Bab 4 : Yunus

251 32 0
                                    

Cillision bukan hanya sekedar nama keluarga dengan beberapa bisnis di berbagai bidang, bukan juga seonggok manusia tidak berguna yang menguasai kekuasaan dengan uang atau nyawa. Tapi lebih dari itu terlalu sulit untuk di jelaskan bahkan oleh Alderan sendiri yang sudah hidup 15 tahun.
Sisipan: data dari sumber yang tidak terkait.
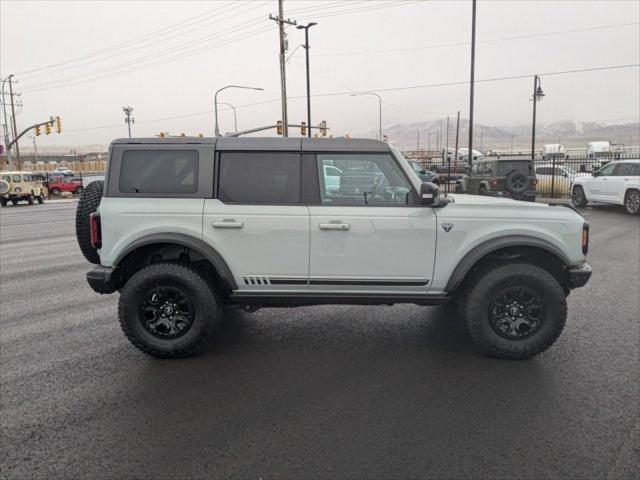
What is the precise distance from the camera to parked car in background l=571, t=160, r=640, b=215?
52.1ft

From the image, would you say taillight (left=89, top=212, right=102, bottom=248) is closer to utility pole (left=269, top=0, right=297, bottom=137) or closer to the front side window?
the front side window

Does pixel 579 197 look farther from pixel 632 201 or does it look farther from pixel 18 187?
pixel 18 187

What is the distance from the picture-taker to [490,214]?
445 cm

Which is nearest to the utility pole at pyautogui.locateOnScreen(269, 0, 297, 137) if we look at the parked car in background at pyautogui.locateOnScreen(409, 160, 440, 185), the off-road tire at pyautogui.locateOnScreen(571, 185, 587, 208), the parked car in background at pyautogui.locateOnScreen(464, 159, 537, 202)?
the parked car in background at pyautogui.locateOnScreen(409, 160, 440, 185)

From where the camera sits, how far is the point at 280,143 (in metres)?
4.52

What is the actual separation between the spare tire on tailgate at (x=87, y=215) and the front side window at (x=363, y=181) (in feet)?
7.22

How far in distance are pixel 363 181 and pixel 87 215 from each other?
265 centimetres

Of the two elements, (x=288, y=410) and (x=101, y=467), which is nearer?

Tidak ada interaksi antara anak dan orang tua atau kakak dan adik pada umumnya, setiap pagi ia akan melewatkan sarapan lantaran harus berangkat lebih awal untuk menjajakan printilan yang ia jual. Weekend semua anggota keluarga akan menghabiskan waktu di luar saling bercanda ria menikmati waktu bersama, ah Alderan lupa kapan ia pergi keluar bersama keluarganya itu.

"Gue tetep gak ngerti kenapa lu gak berontak secara lu di perlakukan gak adil. Mau lu anak kedua kek ketiga atau bahkan ke tujuh juga lu kan tetep anak mereka. " Yunus masih tidak percaya dengan apa yang ia dengar sungguh ia tidak mengerti kenapa sahabatnya ini malah berserah pada nasib tidak adil begini.

"Nih lu liat gue anak ke tiga dari empat bersaudara dan lu liat apa gue ada kelihatan kekurangan?? Gak kan gue hidup makmur dan sentosa malah, walau kadang gak akur sama adik gue. " Memelankan kalimat terakhirnya.

Ngomong ngomong mereka telah pindah ke tempat yang lebih sepi jika tadi mereka duduk santai di sebuah warung maka sekarang mereka berada di sisi pojok tempat les menghindari seseorang menguping.

Menghela nafas pelan, "Ayah tuh bukan tipe yang bakal dengerin lawan bicaranya malah sebelum lawan bicaranya buka mulut dia duluan yang akan nutup mulut mereka. "

"Sekalipun lu gak pernah berontak dengan segala ketidak adilan ini? Dimana rasa keadilan yang lu koar koar kan saat berdebat dengan Miss Nina?" Miss Nina adalah guru les PKN yang kerap kali membuat para murid les itu berdebat persoalan negara.

"Pernah. " Menatap langit berisikan awan putih bersih dengan latar biru cerah mengingat kenangan lama.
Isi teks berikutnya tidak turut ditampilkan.